Autophagy was similarly upregulated. FOXO3 is downregulated when chondrocytes are exposed to IL-1β, but the LNP-mRNA was found to restore it nearly to the level of the control group. Cells that were only exposed to LNP-mRNA without IL-1β had even higher levels of FOXO3. This led to an increase of cartilage-producing proteins, and further experiments confirmed that this was due to an increase in autophagy.
After confirming its effects in cells, the researchers turned to mice: a control group, a group with a destabilized meniscus and no treatment, a group treated with FGF18 protein every week, and a group treated with LNP-mRNA every week. The damaged, untreated group was hypersensitive to pain, which was partially ameliorated by FGF18 and slightly moreso by the LNP treatment, although all of the damaged mice gradually got more sensitive to pain over eight weeks.

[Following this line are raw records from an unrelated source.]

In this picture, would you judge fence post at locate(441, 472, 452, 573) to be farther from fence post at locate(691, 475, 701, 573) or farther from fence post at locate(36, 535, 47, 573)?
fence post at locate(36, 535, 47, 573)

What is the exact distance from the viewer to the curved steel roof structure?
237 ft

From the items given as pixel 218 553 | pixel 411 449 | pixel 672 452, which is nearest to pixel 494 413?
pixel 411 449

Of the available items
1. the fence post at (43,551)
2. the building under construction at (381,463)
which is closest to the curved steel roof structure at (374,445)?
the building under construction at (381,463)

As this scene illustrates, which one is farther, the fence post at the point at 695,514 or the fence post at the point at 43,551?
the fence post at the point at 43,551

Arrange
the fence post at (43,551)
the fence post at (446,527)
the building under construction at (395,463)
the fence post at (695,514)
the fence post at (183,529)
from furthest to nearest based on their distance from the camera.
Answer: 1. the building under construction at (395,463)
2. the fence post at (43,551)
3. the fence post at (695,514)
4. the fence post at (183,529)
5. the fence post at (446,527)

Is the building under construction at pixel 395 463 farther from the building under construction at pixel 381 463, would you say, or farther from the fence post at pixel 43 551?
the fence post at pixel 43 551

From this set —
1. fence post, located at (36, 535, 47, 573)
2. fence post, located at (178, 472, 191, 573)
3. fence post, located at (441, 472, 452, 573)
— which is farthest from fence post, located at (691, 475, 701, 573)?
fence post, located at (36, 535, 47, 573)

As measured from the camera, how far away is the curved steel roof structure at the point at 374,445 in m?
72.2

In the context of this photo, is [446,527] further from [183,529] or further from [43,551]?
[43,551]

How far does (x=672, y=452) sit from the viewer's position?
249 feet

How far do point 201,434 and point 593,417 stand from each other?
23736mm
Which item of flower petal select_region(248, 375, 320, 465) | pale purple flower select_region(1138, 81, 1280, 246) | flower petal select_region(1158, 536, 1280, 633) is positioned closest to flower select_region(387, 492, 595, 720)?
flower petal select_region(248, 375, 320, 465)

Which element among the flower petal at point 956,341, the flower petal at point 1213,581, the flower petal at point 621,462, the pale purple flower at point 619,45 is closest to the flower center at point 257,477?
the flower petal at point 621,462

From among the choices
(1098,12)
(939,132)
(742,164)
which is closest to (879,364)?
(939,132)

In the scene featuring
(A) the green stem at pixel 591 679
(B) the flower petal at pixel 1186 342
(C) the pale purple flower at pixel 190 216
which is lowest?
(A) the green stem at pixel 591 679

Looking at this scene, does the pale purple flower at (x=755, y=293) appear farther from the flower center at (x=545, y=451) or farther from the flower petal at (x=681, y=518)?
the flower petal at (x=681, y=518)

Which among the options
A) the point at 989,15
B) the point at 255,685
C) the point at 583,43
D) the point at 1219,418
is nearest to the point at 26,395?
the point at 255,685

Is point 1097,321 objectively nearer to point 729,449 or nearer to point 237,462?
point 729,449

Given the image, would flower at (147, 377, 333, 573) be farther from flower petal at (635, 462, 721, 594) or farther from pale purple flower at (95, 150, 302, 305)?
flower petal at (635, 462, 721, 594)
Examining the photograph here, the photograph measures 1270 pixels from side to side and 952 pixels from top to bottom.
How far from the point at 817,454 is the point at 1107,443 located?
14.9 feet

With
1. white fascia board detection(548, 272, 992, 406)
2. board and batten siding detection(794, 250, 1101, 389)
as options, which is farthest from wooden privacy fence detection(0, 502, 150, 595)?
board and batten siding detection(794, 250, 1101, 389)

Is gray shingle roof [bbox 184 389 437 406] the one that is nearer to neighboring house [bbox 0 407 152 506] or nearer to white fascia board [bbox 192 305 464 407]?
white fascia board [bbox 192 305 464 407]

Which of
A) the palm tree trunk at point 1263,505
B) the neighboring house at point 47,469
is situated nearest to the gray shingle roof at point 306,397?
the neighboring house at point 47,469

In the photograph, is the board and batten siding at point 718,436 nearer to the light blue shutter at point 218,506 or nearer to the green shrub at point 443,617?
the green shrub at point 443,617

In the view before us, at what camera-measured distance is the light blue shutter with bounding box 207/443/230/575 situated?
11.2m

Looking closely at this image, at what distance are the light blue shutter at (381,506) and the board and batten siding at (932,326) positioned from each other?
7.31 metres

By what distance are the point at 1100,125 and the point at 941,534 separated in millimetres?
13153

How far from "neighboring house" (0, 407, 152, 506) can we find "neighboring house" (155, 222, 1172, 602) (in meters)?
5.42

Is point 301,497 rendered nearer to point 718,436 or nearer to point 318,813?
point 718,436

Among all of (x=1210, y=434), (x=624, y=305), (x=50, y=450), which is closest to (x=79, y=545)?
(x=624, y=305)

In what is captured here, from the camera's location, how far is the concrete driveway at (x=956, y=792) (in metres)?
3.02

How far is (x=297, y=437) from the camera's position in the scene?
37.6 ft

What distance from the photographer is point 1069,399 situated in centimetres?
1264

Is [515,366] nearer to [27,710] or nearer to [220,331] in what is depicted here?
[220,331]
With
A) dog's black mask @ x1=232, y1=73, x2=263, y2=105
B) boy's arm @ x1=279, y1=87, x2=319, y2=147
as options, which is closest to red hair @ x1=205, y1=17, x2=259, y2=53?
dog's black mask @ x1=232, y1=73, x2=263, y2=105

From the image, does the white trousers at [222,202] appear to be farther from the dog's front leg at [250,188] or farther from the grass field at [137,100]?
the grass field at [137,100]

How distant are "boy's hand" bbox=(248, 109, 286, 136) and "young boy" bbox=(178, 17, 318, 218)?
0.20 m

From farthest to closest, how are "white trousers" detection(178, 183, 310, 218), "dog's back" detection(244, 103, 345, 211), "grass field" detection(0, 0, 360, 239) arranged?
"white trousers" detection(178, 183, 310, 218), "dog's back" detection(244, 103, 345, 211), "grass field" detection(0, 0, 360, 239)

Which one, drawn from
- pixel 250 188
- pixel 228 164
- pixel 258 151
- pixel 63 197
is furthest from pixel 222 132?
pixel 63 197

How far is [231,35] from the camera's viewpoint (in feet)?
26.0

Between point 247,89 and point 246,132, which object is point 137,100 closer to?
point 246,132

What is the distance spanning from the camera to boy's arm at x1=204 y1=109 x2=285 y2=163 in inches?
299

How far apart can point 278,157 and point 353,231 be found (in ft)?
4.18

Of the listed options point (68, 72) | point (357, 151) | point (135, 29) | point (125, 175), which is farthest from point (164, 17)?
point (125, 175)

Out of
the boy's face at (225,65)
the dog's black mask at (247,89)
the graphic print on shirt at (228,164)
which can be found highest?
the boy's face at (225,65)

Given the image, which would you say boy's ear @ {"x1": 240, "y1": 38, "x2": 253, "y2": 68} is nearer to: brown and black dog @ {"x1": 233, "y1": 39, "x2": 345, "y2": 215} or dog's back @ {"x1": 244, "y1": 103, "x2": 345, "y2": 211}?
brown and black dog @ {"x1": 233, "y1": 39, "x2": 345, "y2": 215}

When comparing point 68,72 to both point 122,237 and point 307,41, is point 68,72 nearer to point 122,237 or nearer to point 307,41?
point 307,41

The LNP treatment was also found to benefit the mice’s gait and physical biomarkers, in both the destabilized meniscus model and in naturally aged mice. In many of the tests, there were no significant differences between FGF18-treated and LNP-treated mice, but there were some benefits to the new approach.
Most notably, the cartilage of the LNP-treated mice was significantly thicker, restoring the cartilage of damaged mice nearly to that of undamaged mice and, most critically, restoring the cartilage of aged mice nearly to that of young mice. A closer investigation found that the LNP injection was having the same effects in the mice as in the cellular culture, restoring proliferative capacity to the mice’s chondrocytes.
This is not a human study, but it appears that human trials are the next logical step for this approach, as it appears to be both safe and effective in animal models. Time will tell whether this particular LNP approach will be tested for the clinic or if it will undergo further refinement first.
Literature
[1] Davidson, D., Blanc, A., Filion, D., Wang, H., Plut, P., Pfeffer, G., … & Henderson, J. E. (2005). Fibroblast growth factor (FGF) 18 signals through FGF receptor 3 to promote chondrogenesis. Journal of Biological Chemistry, 280(21), 20509-20515.
[2] Boer, C. G., Hatzikotoulas, K., Southam, L., Stefánsdóttir, L., Zhang, Y., de Almeida, R. C., … & Wilkinson, J. M. (2021). Deciphering osteoarthritis genetics across 826,690 individuals from 9 populations. Cell, 184(18), 4784-4818.
[3] Gothard, D., Rotherham, M., Smith, E. L., Kanczler, J. M., Henstock, J., Wells, J. A., … & Oreffo, R. O. (2024). In vivo analysis of hybrid hydrogels containing dual growth factor combinations, and skeletal stem cells under mechanical stimulation for bone repair. Mechanobiology in Medicine, 2(4), 100096.
[4] Cinque, L., Forrester, A., Bartolomeo, R., Svelto, M., Venditti, R., Montefusco, S., … & Settembre, C. (2015). FGF signalling regulates bone growth through autophagy. Nature, 528(7581), 272-275.
[5] Evans, C. H., Kraus, V. B., & Setton, L. A. (2014). Progress in intra-articular therapy. Nature Reviews Rheumatology, 10(1), 11-22.
[6] Hajj, K. A., & Whitehead, K. A. (2017). Tools for translation: non-viral materials for therapeutic mRNA delivery. Nature Reviews Materials, 2(10), 1-17.
[7] Hou, X., Zaks, T., Langer, R., & Dong, Y. (2021). Lipid nanoparticles for mRNA delivery. Nature Reviews Materials, 6(12), 1078-1094.